───── DATA EXCERPTS

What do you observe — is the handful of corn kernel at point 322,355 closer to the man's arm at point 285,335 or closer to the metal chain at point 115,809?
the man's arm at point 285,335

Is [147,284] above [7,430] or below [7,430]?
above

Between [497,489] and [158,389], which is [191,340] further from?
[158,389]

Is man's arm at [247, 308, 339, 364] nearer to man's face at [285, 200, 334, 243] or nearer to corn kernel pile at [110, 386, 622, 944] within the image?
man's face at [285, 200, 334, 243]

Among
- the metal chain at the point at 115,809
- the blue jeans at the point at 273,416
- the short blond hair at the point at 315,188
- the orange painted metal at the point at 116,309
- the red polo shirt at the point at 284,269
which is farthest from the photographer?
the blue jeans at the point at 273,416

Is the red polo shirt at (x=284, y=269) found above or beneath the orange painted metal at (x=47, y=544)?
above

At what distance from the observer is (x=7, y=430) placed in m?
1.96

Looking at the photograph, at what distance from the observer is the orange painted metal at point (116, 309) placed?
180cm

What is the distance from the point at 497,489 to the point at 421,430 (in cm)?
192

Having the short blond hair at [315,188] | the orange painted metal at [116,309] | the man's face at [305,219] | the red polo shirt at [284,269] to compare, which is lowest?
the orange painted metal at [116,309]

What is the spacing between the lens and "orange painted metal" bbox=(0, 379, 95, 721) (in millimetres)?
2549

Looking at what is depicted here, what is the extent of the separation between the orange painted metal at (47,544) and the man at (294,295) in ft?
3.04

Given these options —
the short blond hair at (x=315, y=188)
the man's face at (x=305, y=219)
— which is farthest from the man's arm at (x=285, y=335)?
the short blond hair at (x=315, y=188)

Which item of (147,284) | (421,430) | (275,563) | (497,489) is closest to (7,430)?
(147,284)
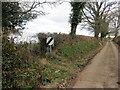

──────────

EXERCISE
Convert the lines above, starting at the one containing "Looking at what" and ending at the final line, into a JSON list of strings with one string per line. Skip blank lines and leave the pictures out.

FULL OUTPUT
[
  "Looking at what is depicted here, what is the extent of the separation between the orange painted metal at (47,544) and the man at (294,295) in ft?",
  "3.04",
  "Given these options —",
  "the short blond hair at (x=315, y=188)",
  "the man's face at (x=305, y=219)",
  "— which is farthest from the man's arm at (x=285, y=335)?",
  "the short blond hair at (x=315, y=188)",
  "Which item of (147,284) | (421,430) | (275,563) | (497,489) is closest to (7,430)?",
  "(147,284)"
]